Implementation:Mlfoundations Open flamingo RICES
Overview
Concrete tool for retrieving visually similar in-context examples using CLIP features provided by the OpenFlamingo evaluation module.
Description
The RICES class pre-computes CLIP image features for all training examples (or loads cached features). The find() method computes CLIP features for query images, performs cosine similarity search against the training set, and returns the top-k most similar examples sorted by similarity (most similar last). Features can be pre-computed and cached to disk using the cache_rices_features.py script for efficiency.
Usage
Initialize RICES with a training dataset before evaluation; call find() for each test batch.
Code Reference
Source: Repository https://github.com/mlfoundations/open_flamingo, File: open_flamingo/eval/rices.py Lines L1-95
Signature:
class RICES:
def __init__(
self,
dataset,
device,
batch_size,
vision_encoder_path: str = "ViT-B-32",
vision_encoder_pretrained: str = "openai",
cached_features=None,
):
"""
Args:
dataset: training dataset to select examples from
device: device for vision encoder
batch_size: batch size for feature computation
vision_encoder_path: CLIP model path (default "ViT-B-32")

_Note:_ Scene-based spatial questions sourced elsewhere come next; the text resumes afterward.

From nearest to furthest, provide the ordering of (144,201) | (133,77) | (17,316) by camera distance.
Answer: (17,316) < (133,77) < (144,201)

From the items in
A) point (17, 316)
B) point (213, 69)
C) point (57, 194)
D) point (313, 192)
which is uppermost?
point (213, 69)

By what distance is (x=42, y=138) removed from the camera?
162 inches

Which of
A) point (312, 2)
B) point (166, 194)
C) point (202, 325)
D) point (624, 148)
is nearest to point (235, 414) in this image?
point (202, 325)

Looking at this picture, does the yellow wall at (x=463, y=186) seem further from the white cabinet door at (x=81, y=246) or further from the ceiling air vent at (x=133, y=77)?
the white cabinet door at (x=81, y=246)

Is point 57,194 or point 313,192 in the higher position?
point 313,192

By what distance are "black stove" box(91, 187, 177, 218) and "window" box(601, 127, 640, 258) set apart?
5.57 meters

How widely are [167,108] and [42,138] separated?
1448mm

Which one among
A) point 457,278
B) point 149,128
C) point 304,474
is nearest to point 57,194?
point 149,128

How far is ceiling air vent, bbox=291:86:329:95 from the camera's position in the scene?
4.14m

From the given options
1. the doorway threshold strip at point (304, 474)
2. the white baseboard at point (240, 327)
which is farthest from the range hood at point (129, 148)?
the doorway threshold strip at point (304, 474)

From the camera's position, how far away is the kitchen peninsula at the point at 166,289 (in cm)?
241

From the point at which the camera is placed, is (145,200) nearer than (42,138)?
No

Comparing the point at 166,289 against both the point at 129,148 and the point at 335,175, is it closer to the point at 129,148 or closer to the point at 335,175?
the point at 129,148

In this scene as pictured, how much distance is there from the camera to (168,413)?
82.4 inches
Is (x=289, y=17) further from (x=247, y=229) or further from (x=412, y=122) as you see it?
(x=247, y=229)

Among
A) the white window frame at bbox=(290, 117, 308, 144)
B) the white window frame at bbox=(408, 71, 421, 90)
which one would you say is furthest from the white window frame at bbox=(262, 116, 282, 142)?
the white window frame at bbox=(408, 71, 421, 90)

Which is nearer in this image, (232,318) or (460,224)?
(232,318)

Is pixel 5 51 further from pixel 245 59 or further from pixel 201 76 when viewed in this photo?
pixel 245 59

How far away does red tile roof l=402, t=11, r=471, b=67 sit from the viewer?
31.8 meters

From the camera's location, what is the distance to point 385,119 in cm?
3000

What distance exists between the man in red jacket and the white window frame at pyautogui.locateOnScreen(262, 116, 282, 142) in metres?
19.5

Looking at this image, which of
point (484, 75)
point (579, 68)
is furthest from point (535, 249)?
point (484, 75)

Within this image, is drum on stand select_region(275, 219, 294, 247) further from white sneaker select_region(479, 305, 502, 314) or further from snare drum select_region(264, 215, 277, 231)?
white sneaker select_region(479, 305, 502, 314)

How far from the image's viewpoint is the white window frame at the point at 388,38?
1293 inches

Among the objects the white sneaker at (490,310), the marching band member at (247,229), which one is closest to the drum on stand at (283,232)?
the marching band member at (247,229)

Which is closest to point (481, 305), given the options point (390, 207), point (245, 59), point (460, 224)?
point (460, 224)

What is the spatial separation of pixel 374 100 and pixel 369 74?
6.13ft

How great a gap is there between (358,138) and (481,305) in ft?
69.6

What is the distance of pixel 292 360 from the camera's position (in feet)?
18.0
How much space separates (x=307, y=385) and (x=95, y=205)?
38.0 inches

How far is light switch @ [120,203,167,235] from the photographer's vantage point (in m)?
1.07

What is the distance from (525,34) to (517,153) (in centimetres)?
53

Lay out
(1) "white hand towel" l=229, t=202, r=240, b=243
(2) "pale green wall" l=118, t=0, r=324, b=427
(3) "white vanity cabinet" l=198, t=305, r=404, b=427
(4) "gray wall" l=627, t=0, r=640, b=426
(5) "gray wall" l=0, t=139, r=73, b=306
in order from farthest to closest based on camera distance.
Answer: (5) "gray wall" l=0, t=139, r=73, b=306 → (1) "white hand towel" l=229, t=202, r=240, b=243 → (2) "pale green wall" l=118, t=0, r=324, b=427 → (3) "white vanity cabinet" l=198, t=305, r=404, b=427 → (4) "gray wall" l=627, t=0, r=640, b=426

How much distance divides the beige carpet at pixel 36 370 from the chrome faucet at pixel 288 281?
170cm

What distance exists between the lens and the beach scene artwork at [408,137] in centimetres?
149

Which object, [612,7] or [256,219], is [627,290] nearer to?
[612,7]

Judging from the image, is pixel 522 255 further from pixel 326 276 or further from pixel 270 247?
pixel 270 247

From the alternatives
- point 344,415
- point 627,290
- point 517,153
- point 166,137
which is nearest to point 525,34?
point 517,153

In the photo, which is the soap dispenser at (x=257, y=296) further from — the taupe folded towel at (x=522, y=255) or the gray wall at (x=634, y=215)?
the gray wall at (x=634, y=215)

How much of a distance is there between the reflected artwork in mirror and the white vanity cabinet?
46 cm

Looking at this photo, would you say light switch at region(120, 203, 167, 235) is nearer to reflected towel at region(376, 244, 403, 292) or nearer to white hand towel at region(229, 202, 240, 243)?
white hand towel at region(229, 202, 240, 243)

vision_encoder_pretrained: CLIP pretrained dataset (default "openai")
cached_features: pre-computed feature tensor (optional, skips encoding)
"""
def find(self, batch: List[PIL.Image], num_examples: int) -> List[List[dict]]:
"""
Retrieve top num_examples most similar examples for each query image.
Args:
batch: list of query PIL images
num_examples: number of examples to retrieve per query
Returns:
List of lists of dataset items, sorted by similarity (most similar last)
"""
Import:
from open_flamingo.eval.rices import RICES
I/O Contract
Constructor Inputs
| Parameter | Type | Required | Description |
|---|---|---|---|
| dataset | Dataset | Yes | Training dataset for example pool |
| device | torch.device | Yes | Device for CLIP encoder |
| batch_size | int | Yes | Batch size for feature computation |
| vision_encoder_path | str | No | CLIP model path (default "ViT-B-32") |
| vision_encoder_pretrained | str | No | CLIP pretrained dataset (default "openai") |
| cached_features | Tensor | No | Pre-computed features (skips encoding if provided) |
find() Inputs
| Parameter | Type | Required | Description |
|---|---|---|---|
| batch | List[PIL.Image] | Yes | Query images |
| num_examples | int | Yes | Number of examples to retrieve per query |
Outputs
- Constructor: RICES object with pre-computed CLIP features for the training dataset.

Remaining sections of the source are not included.